BRANO ESTRATTO
------------------------------
SAN STINO DI LIVENZA - Non si fermano le dimostrazioni d'affetto nei confronti di Chiara Guerra, la prof di italiano delle scuole medie di 53 anni uccisa dal nipote 17enne accoltellata nel fienile vicino alle loro case e poi trasportata su una carriola fino al canale Malgher dov'è stata gettata insieme, stando alla confessione del giovane, all'arma del delitto.
Prosegue il viavai di amici, allievi e conoscenti dell'insegnante. Dopo i primi fiori e messaggi lasciati dai suoi allievi, ieri pomeriggio, 14 giugno, sul cancello e sul muretto all'entrata dell'abitazione, oggi, continuano ad essere posati omaggi e altri bigliettini in ricordo della vittima.
------------------------------
DATI REGISTRATI
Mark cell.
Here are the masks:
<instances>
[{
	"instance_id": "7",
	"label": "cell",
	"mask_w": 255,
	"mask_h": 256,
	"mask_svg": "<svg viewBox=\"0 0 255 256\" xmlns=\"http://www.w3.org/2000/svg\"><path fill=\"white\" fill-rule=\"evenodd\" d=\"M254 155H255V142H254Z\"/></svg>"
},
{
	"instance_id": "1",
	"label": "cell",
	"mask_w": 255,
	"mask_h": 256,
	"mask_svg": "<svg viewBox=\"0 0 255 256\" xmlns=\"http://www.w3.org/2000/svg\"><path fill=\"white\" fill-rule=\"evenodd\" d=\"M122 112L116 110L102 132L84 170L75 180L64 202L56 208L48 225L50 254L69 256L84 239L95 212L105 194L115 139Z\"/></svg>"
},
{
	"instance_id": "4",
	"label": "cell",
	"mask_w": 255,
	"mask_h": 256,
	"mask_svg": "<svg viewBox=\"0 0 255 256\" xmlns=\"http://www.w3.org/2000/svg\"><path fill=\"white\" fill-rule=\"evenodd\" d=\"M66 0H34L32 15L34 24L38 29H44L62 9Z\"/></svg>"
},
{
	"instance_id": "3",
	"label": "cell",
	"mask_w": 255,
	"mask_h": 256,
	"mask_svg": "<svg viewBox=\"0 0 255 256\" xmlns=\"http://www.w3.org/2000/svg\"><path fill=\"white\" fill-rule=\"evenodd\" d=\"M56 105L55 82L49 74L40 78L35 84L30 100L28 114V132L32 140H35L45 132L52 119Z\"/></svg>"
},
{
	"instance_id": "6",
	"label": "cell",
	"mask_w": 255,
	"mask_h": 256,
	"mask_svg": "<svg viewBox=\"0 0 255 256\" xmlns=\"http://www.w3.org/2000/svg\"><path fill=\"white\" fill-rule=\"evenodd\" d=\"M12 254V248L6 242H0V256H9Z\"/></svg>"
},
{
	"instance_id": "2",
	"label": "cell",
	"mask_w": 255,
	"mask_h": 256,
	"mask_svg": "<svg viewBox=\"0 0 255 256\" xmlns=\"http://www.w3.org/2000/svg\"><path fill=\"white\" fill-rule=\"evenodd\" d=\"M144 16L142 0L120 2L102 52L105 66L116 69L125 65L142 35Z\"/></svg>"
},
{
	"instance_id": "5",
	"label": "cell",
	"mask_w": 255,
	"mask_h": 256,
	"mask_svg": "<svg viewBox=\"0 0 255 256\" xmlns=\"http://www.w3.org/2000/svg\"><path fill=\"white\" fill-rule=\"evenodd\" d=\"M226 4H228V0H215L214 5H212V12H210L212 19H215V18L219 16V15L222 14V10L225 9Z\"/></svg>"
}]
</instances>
------------------------------
CONSEGNE
1 – Che materia insegnava Chiara Guerra, secondo l'articolo su di lei?
2 – Trascrivi dall'articolo su Chiara Guerra il brano che comincia con "SAN STINO DI" e termina con "ricordo della vittima.".
3 – Prosegui l'articolo su Chiara Guerra a partire da dove termina.

RISPOSTE IN ORDINE
1 – Italiano, alle scuole medie.

2 –
SAN STINO DI LIVENZA - Non si fermano le dimostrazioni d'affetto nei confronti di Chiara Guerra, la prof di italiano delle scuole medie di 53 anni uccisa dal nipote 17enne accoltellata nel fienile vicino alle loro case e poi trasportata su una carriola fino al canale Malgher dov'è stata gettata insieme, stando alla confessione del giovane, all'arma del delitto.
Prosegue il viavai di amici, allievi e conoscenti dell'insegnante. Dopo i primi fiori e messaggi lasciati dai suoi allievi, ieri pomeriggio, 14 giugno, sul cancello e sul muretto all'entrata dell'abitazione, oggi, continuano ad essere posati omaggi e altri bigliettini in ricordo della vittima.

3 –
La scuola paritaria dove la 53enne insegnava, ha organizzato per le 19.30 un momento di preghiera e l'istituto ha deciso di concedere agli allievi che non se la sentono di spostare l'esame di terza media alla prossima settimana.
Le ricerche
Per quanto riguarda le ricerche, finora senza esito, si concentrano principalmente sul canale Malgher, dove il corpo della donna potrebbe essere andato a fondo. La corrente d'acqua - secondo le ipotesi degli esperti - non sarebbe tale da far trascinare lontano il cadavere. Nel tratto indicato dal giovane reo confesso sono ancora concentrate le squadre dei vigili del fuoco con sommozzatori, droni e sorvoli dell'elicottero.